Standing room only at US sister’s Sunday Bible class

May 30, 2014 by  
Filed under newsletter-lead

United States, May 26, 2014: Sr. Carol Perry loved to read as a child growing up in Kingston, N.Y. One book she didn’t crack, though, was the Bible.

Sister Carol PerryThough she continued reading as a Sister of St. Ursula, she didn’t read the Bible, despite teaching religion and English at John A. Coleman High School in Kingston, located about 100 miles north of New York City.

It’s an unlikely background for a woman who would one day break new ground as a resident Bible scholar in one of the most prominent Protestant churches in America.

“The Protestants had the Bible and the Catholics had the sacraments,” she says. “I was raw material.”

Sitting in her small 10th floor office overlooking Fifth Avenue in midtown Manhattan, Perry reflected on the journey that brought her to Marble Collegiate Church, where her ongoing Sunday morning Bible class is standing-room-only. (Marble Collegiate is the oldest place of worship of the Collegiate Reformed Protestant Church in New York City, organized in 1628 under the Dutch West India Company.)

“In the 1950s there was not a university in the world where a Catholic woman could study the Bible,” she said, explaining that although Mothers General bugged the seminary professors, Rome kept saying no.

Her chance came in 1957 when she joined about 60 other women from 32 countries to study sacred Scripture at Regina Mundi Pontifical Institute in Rome.

“It was a total revelation to me,” she said, a trace of awe in her voice. She discovered the book was “dealing with flesh and blood human beings. These are not just words, there are people here.”

TASKS FOR THIS EXERCISE:
1 - List every school and church named in the article about Sr. Carol Perry.
2 - Answer these questions using the article about Sr. Carol Perry:
(a) Which subjects did she teach at the high school in Kingston?
(b) In what year did she begin studying sacred Scripture in Rome?
(c) From how many countries did the women who studied with her come?
The lines that follow come from a separate source and are unrelated to the article.

EXTRACTED RECORDS:
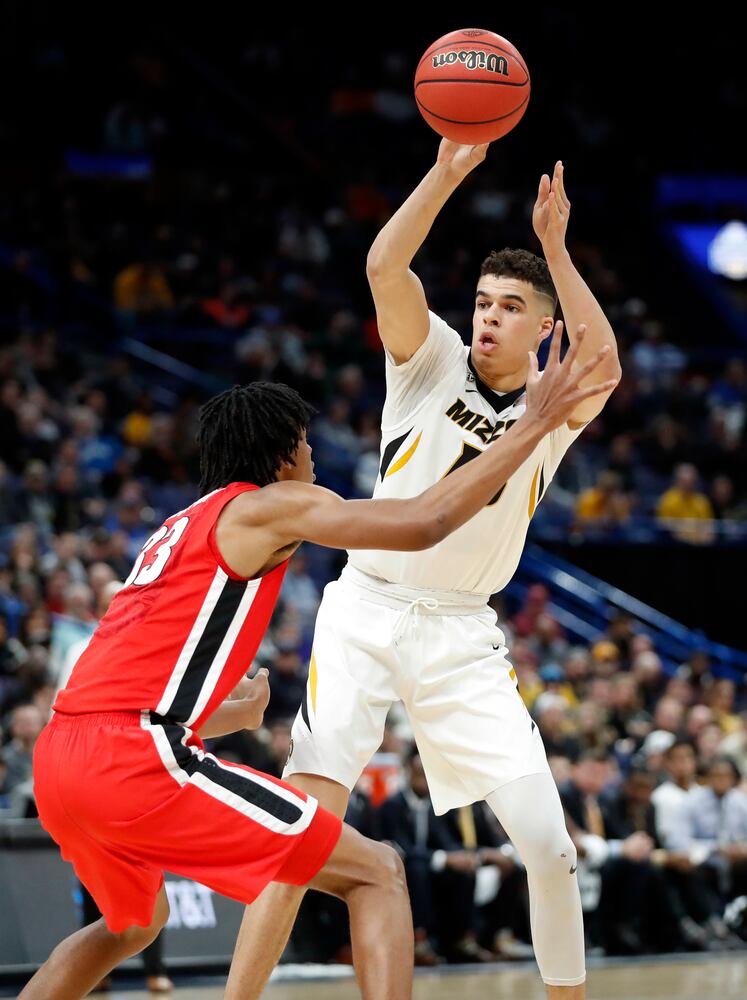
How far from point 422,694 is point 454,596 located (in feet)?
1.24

--

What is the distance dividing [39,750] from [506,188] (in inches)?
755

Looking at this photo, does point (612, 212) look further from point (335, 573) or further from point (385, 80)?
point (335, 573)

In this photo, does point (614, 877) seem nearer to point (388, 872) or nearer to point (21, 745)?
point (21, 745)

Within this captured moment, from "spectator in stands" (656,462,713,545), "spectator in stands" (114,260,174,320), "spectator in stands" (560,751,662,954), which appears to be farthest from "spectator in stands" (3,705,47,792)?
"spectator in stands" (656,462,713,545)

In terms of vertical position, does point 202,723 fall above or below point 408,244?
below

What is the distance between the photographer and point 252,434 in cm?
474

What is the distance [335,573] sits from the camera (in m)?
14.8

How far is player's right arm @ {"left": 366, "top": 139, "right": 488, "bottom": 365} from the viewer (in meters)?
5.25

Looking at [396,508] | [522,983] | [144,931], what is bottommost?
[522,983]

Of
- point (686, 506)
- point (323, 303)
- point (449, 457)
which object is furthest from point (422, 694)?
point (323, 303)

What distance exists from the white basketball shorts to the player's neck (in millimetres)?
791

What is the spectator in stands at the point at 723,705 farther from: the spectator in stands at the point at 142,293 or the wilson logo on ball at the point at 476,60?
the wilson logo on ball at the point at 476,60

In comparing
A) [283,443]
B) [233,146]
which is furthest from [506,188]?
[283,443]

...

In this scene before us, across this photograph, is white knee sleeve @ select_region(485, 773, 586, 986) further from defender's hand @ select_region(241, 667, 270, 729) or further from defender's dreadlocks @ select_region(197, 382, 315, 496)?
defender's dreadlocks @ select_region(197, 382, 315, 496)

LIST OF ANSWERS:
1 -
John A. Coleman High School
Marble Collegiate Church
Collegiate Reformed Protestant Church
Regina Mundi Pontifical Institute

2 -
(a) Religion and English
(b) 1957
(c) 32